• WHAT YOU NEED TO DO:
The answer must consist solely of the lines from the one containing "Maruti Suzuki Fronx" through the last line of the records, set down exactly and without any pictures.

Image-text web data
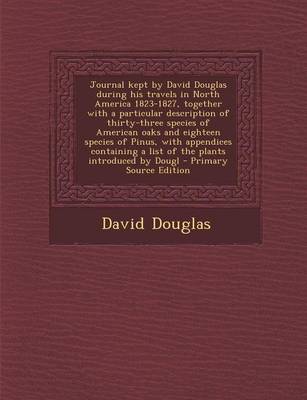 Book cover for Journal Kept by David Douglas During His Travels in North America 1823-1827, Together with a Particular Description of Thirty-Three Species of America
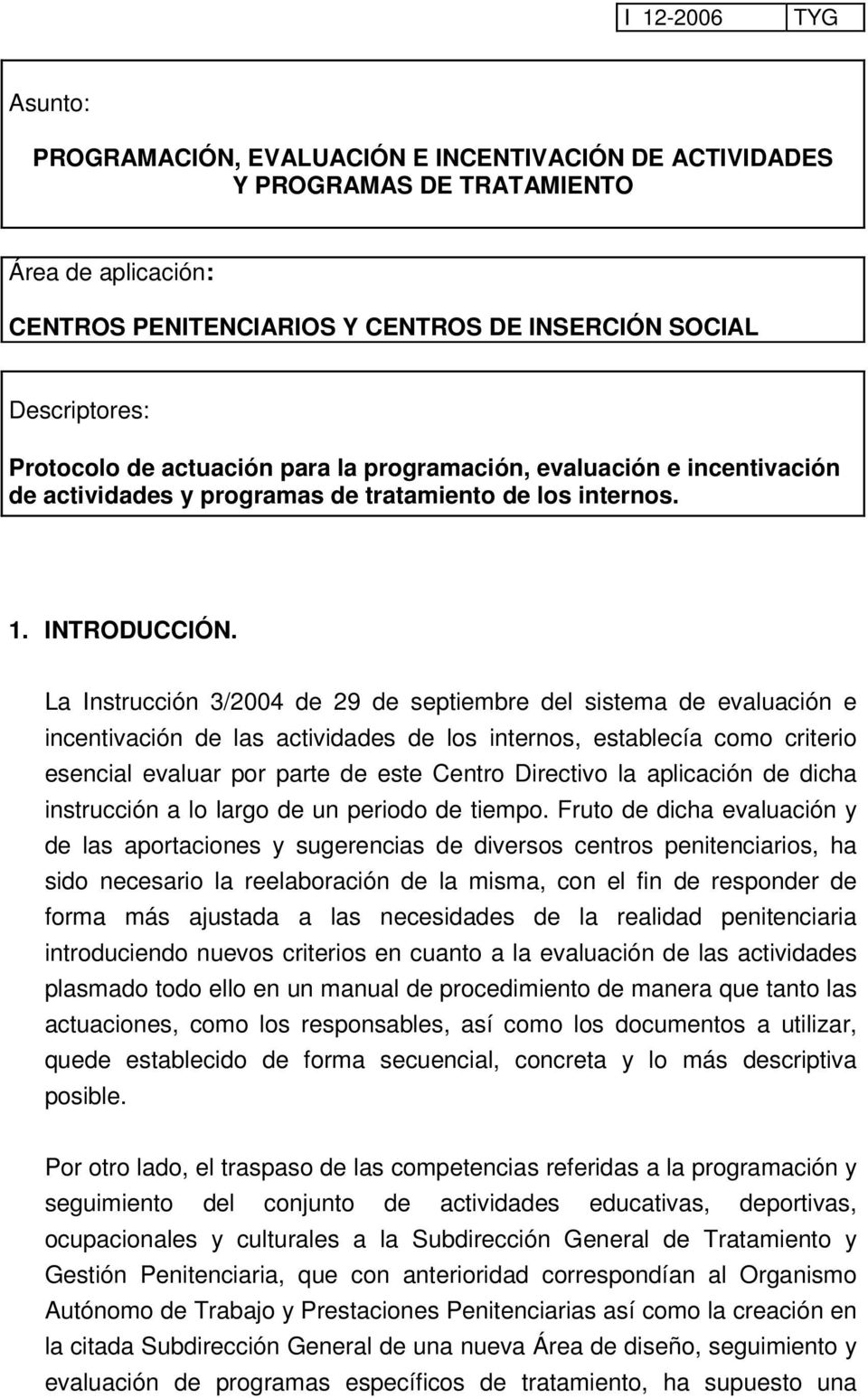 La Instrucción 3/2004 de 29 de septiembre del sistema de evaluación e incentivación de las actividades de los internos, establecía como criterio esencial evaluar por parte de este Centro Directivo la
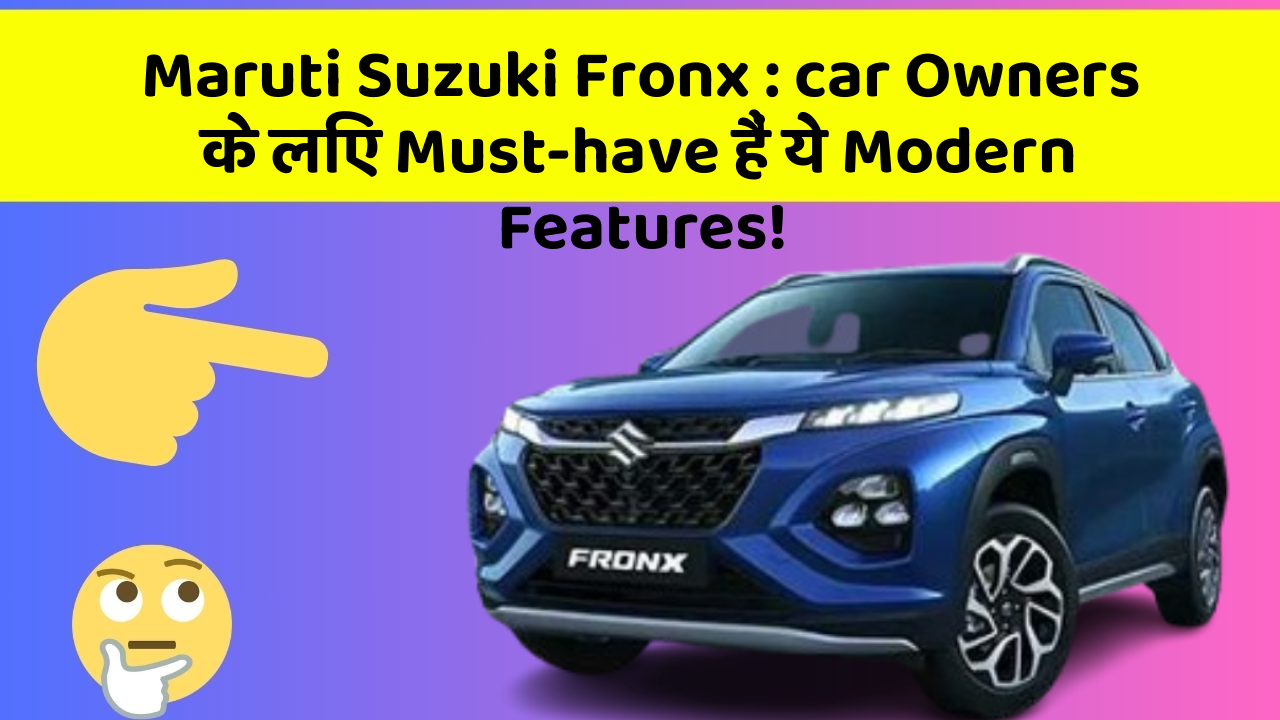Maruti Suzuki Fronx : car Owners के लिए Must-have हैं ये Modern Features!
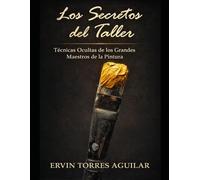 Los secretos del taller: Técnicas ocultas de los grandes maestros de la pintura (Arte y Pintura)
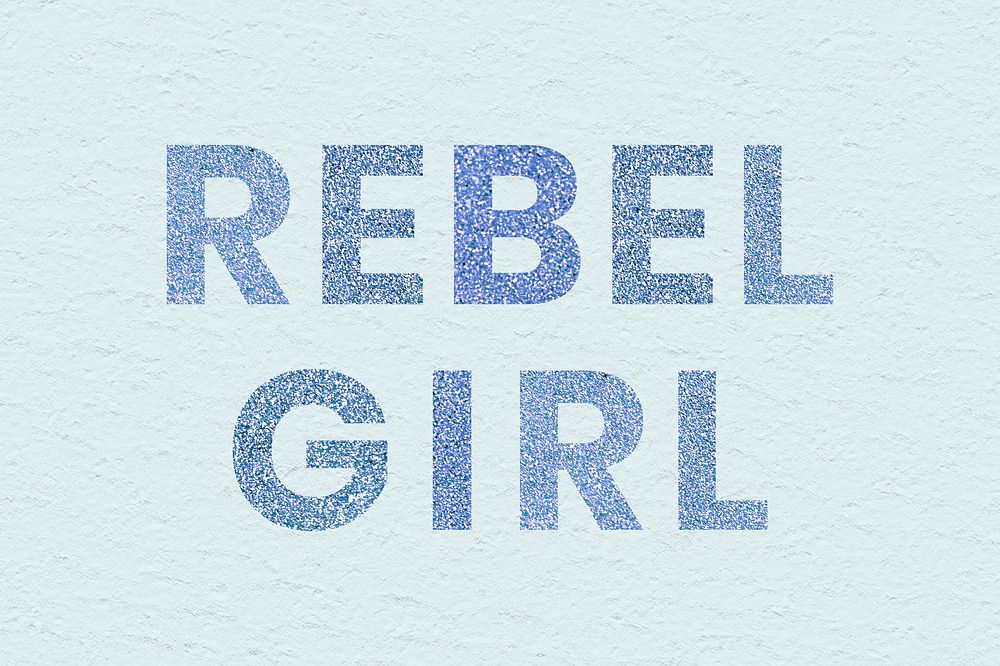 Glittery blue Rebel Girl word typography trendy wallpaper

• RESPONSE AREA:
Maruti Suzuki Fronx : car Owners के लिए Must-have हैं ये Modern Features!
 Los secretos del taller: Técnicas ocultas de los grandes maestros de la pintura (Arte y Pintura)
 Glittery blue Rebel Girl word typography trendy wallpaper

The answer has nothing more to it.